Ultrasound gets off to a familiar start. A man’s car breaks down on a rainy road. Thankfully, there is a lone house near by. The couple the man meets seem nice, but things soon take an odd turn. There is more to the mystery than what is going on in the home. Director Rob Schroeder presents the audience with three simultaneous stories that begin to intersect. The mind boggling result is a mixed bag
Ultrasound uses camera and sound to disorient its audience. The film alternates between tight straight on shots and wide angle ones. Reds and blues give things a trance like quality. It is impossible to tell what – if anything – is real. The Lynchian plot will be frustrating for many. Quite simply, Ultrasound can be very difficult to follow at times. The fact that it is purposely abstract will not matter to some. The patience and attention the film demands will not be appreciated by all.

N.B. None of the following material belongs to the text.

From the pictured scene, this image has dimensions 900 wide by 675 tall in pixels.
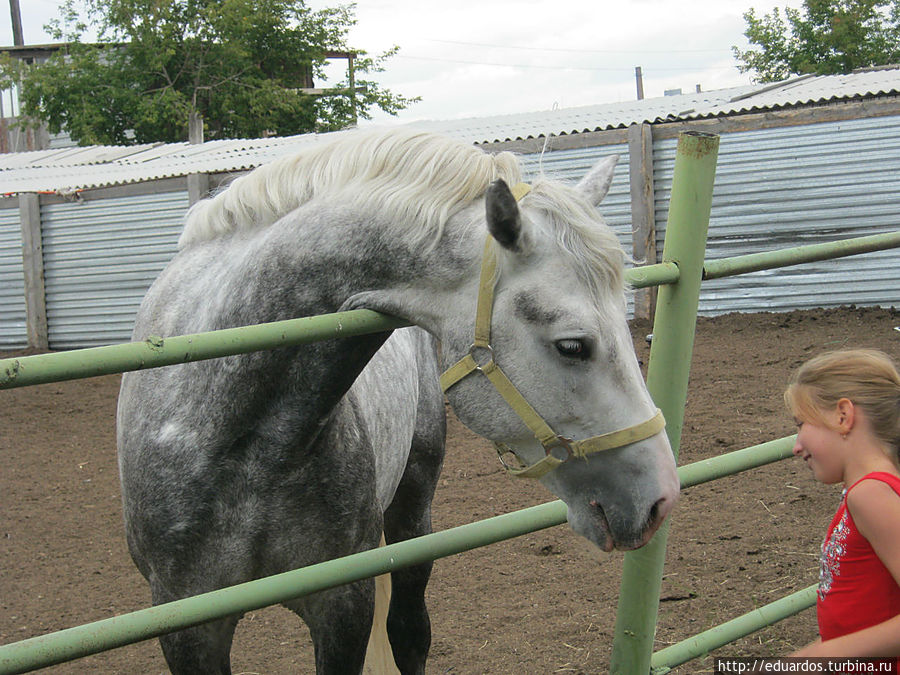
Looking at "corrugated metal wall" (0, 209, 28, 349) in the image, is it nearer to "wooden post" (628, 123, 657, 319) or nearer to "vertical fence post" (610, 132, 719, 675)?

As things start to come together, many of the film’s mysteries begin to make sense. Again, there is a David Lynch feeling that may not impress everyone. Others will find it oddly clever. Either way, it is unique. The story driven narrative is filled with characters. Though the plot is well crafted and nuanced, there is surprisingly little depth to the characters. Ultrasound is all about its twisting tale with little attendance paid to the people entangled in it.
The exception is Bob Stephenson in the role of Art. The character is an enigma that is hard to get a grasp on. There is something sinister about him, yet he is also insecure and seems unsure of himself. It is easier to pity him than it is to be frightened. As well as Stephenson does, there is still motivation lacking to his character. The fact he is so important to the story makes this especially odd.
The closing moments of Ultrasound add to the overall confusion. It is a baffling film that will leave those who watch intrigued and dumbfounded. Some people will enjoy the ambiguity of the story, while others will be disappointed by the lack of answers provided. For those who are willing to put in the time, it will be an interesting watch if not a completely satisfying one.